Volume 3, Issue 1 University of Houston
America's future is drawn along ethnic lines, political scientists say
By Ken Fountain
The 2000 Census will show the United States is "on the verge of being the first nation in the history of the world to be made up of every other nation in the world," the director of the U.S. Census Bureau said at UH on Friday.
"Everyone is coming," said Kenneth Prewitt, the census head and keynote speaker at Friday's UH Center for Public Policy conference "Power Shift: Redrawing America's Political Boundaries After the 2000 Elections and Census."
Prewitt pointed out that 18,000 Somalis live in Columbus, Ohio, and that Dearborn, Mich., is a largely Arab-American city. This transformation of the United States from a white-majority population to one of a multiplicity of ethnic groups was one of the main subjects of Friday's conference.
The census, taken every 10 years, determines the apportionment of elected representatives in state and federal government. Next year, all 50 states will begin to redraw all their legislative district lines, and 43 states will adjust their districts for the U.S. House of Representatives based on the Census 2000 data.

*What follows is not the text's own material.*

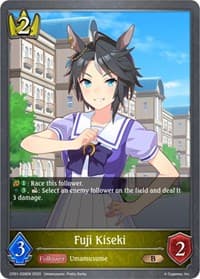 Fuji Kiseki - CP01: Umamusume: Pretty Derby - Shadowverse: Evolve card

In his remarks, Prewitt said the Census Bureau recently became a political target for the first time in its history. Politicians, most of them Republican, have said that the bureau is either "inefficient" or is politically motivated to "cook" its population data.
Kenneth Prewitt, director of the U.S. Census Bureau, said Friday the 2000 Census will show the United States is quickly moving to a minority majority population. Prewitt was keynote speaker at a UH conference examining the census and political redistricting.

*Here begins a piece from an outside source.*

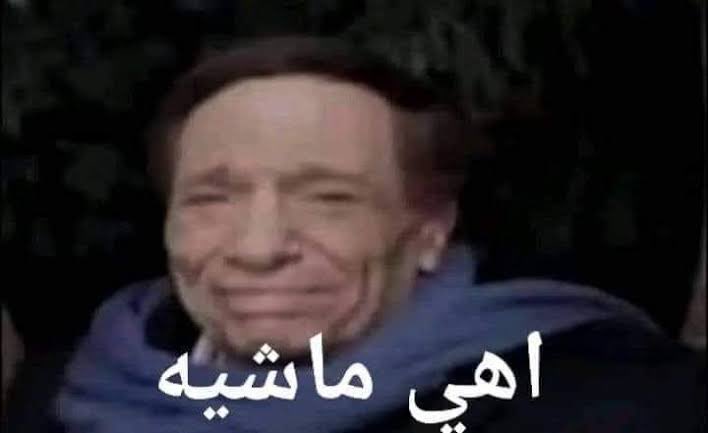 Ahmed M Ali (@idouglas95) on Twitter photo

Pin Lim/"It's difficult to imagine how both things could be true," Prewitt joked.
The conference also included several panel discussions on the demographic changes and political battles in store for the United States.
UH political science professor Keith Poole outlined a study he co-conducted that examined congressional roll call votes over several decades. It demonstrates, he said, that "the degree of polarization in Congress is approaching levels not seen since the 1890s."
The leading factor driving this polarization, Poole said, is the inequity of income and wealth distribution in American society because one of the principal differences between the two major political parties is their differing view on the role of government in the economy.
Many of the panelists said the struggles over redistricting will be in the four "megastates" -- California, New York, Florida and Texas -- which have the largest populations and attract the most immigrants.
William Fry of the University of Michigan said a demographic divide would emerge in the next few years between new immigrants and aging baby boomers.
The divide will also become a regional one, Fry said, as older, conservative white move to the "heartland" regions and younger, ethnically diverse Americans continue settling in large cities on the coasts. Houston is one of those cities: its metropolitan area is expected to be the second most diverse in the nation when this year's census data are released.
Friday's conference, which drew prominent politicians, scholars and journalists from across the country, was sponsored by former Houston Mayor Bob Lanier and the UH Center for Public Policy.
Next year's conference will focus on the American city in the 21st century.